Die ruhigen Tage um den Jahreswechsel sind bestens geeignet, einmal klar Schiff auf dem Schreibtisch zu Machen. Auch die Bad Boller Traum-Fabrik ist ein Kandidat für professionelles Aufräumen.


Bad Boll. „Moment, ich schau’ kurz nach ...“ Oft wird aus dem Moment doch ein hektisches Suchen. Schlimmstenfalls bleibt es ohne Ergebnis. Spätestens dann ist es höchste Zeit, sich über die Organisation seines Schreibtisches Gedanken zu machen. Die macht sich auch Sven Maier, Inhaber der Schwäbischen Traum-Fabrik in Bad Boll, als er vom Büro-Kaizen hört. Er kennt das Hin- und Hergeschiebe von Papieren, unter denen sich der Kugelschreiber versteckt, mit dem er beim Telefonieren etwas notieren will. Und der Inhalt der Stapelschalen auf seinem Schreibtisch ist ihm nicht wirklich auf Anhieb präsent. Der Mittelständler kümmert sich als Chef auch um das Qualitätsmanagement und ahnt, dass seine Firma ein Kandidat für professionelles Aufräumen ist.

Maier liegt ganz richtig: Aufräum-Profi Jürgen Kurz, Geschäftsführer von Tempus-Consulting, empfiehlt, Veränderungen jederzeit anzugehen. Besonders gut eigneten sich aber die Wochen rund um den Jahreswechsel. Seinem Team einen Aufräumer von außen zuzumuten, ohne zu wissen, auf was er sich einlässt, ist allerdings nicht Maiers Ding. Der Bad Boller Experte für gesunden Schlaf macht sich selbst zum Versuchskaninchen, besucht ein Büro-Kaizen-Seminar.

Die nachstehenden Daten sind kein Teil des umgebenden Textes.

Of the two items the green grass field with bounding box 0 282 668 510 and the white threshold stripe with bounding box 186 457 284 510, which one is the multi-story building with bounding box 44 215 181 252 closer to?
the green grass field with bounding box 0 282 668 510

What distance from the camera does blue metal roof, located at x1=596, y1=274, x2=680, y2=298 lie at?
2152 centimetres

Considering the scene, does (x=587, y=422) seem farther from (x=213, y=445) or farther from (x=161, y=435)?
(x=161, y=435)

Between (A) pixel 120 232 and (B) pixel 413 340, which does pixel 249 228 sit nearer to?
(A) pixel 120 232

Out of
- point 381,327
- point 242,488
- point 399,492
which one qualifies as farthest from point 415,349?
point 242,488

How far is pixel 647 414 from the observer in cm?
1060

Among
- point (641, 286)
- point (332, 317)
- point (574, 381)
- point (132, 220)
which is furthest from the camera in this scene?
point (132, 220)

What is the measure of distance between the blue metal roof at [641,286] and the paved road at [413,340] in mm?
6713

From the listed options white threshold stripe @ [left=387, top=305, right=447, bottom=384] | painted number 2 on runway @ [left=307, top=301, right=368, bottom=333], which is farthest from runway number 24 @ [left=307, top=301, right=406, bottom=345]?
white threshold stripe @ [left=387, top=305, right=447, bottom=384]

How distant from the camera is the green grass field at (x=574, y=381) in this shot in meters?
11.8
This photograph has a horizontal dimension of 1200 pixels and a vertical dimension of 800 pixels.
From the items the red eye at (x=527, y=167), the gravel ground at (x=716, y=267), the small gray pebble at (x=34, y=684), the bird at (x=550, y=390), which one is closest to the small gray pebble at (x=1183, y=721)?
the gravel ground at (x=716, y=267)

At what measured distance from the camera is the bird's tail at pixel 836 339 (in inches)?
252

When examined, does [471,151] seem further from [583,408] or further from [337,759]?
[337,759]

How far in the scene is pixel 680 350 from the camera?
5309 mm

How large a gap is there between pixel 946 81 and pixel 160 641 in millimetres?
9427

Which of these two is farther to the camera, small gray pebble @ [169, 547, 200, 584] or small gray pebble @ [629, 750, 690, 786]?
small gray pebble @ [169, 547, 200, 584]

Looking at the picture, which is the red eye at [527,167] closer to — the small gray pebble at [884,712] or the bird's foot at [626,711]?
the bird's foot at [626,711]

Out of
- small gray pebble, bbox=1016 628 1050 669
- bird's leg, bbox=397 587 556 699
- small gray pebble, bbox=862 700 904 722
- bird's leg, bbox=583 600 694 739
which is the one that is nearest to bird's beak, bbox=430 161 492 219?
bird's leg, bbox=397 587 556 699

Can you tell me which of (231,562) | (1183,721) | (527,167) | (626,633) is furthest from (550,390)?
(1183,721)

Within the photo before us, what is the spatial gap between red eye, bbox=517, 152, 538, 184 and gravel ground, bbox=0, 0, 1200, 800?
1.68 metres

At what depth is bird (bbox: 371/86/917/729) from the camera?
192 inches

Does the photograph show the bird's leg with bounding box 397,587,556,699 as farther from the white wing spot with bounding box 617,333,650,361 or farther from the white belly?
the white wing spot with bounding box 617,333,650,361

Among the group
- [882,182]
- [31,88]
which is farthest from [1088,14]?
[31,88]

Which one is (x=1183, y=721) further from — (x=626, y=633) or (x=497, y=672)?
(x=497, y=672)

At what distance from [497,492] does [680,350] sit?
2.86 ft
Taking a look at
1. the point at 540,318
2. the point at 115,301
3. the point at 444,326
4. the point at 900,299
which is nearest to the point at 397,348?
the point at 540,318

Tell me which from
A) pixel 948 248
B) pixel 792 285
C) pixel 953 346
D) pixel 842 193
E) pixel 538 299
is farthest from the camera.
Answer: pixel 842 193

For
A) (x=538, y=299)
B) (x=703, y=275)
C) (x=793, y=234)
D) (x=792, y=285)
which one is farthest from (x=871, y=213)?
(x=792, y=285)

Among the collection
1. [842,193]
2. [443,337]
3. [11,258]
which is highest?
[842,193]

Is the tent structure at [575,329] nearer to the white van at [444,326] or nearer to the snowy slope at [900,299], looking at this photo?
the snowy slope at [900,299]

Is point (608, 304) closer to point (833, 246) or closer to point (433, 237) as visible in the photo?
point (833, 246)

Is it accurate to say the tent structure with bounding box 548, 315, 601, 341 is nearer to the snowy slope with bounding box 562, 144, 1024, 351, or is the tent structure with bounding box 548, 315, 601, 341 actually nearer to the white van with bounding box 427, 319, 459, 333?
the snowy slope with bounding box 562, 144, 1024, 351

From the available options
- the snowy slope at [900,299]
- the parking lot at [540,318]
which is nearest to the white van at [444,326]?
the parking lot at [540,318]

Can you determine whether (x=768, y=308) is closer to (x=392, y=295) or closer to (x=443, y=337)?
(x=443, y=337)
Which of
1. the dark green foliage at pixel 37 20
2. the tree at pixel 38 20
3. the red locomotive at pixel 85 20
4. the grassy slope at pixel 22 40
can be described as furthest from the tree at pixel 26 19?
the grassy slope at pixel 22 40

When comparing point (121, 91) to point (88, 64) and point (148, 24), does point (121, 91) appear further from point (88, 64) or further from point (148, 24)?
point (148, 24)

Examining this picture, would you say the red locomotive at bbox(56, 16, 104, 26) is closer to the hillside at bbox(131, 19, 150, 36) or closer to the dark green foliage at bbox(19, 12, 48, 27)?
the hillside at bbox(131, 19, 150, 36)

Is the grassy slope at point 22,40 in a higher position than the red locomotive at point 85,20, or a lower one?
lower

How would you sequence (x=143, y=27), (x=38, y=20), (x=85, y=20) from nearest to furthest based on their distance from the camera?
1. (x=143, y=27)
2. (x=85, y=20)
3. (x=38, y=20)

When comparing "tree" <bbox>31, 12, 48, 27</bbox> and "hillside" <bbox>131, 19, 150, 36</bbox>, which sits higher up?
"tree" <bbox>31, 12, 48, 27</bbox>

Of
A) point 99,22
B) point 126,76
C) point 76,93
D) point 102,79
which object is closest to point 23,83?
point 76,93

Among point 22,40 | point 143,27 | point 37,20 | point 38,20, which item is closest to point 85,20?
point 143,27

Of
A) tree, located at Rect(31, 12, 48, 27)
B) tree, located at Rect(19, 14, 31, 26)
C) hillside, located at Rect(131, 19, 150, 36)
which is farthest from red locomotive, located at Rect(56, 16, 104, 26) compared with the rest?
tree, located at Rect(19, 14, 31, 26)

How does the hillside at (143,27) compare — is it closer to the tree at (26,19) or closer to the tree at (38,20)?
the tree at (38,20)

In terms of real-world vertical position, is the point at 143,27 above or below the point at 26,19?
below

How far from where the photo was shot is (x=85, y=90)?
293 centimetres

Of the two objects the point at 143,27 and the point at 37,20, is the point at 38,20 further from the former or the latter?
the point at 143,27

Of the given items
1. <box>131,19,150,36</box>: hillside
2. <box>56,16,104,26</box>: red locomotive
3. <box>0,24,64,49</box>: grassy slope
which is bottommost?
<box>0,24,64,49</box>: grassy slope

Kaizen ist japanisch und bedeutet „zum Besseren ändern“. Der Geschäftsführer von Tempus-Consulting hat das Büro-Kaizen entwickelt. Auslöser waren Kundenbesuche: Tempus-Berater hatten erlebt, dass in der Produktion um jeden Cent gekämpft wird, während niemand die Prozesse in den Büros genauer anschaut.

Nach einer Studie des Stuttgarter Fraunhofer-Instituts für Produktionstechnik und Automatisierung (IAO) zum „schlanken Büro“ verschwenden Büroarbeiter fast zehn Prozent ihrer Arbeitszeit durch „überflüssige oder fehlende Arbeitsmaterialien“ oder „ständiges Suchen nach dem richtigen Dokument in chaotischen Dateiverzeichnissen“. Fast 30 Prozent der Arbeitszeit würden in unprofessionell organisierten Büro vergeudet. Das sind mehr als 70 Tage pro Jahr. Ein Schreckensbefunden für Chefs.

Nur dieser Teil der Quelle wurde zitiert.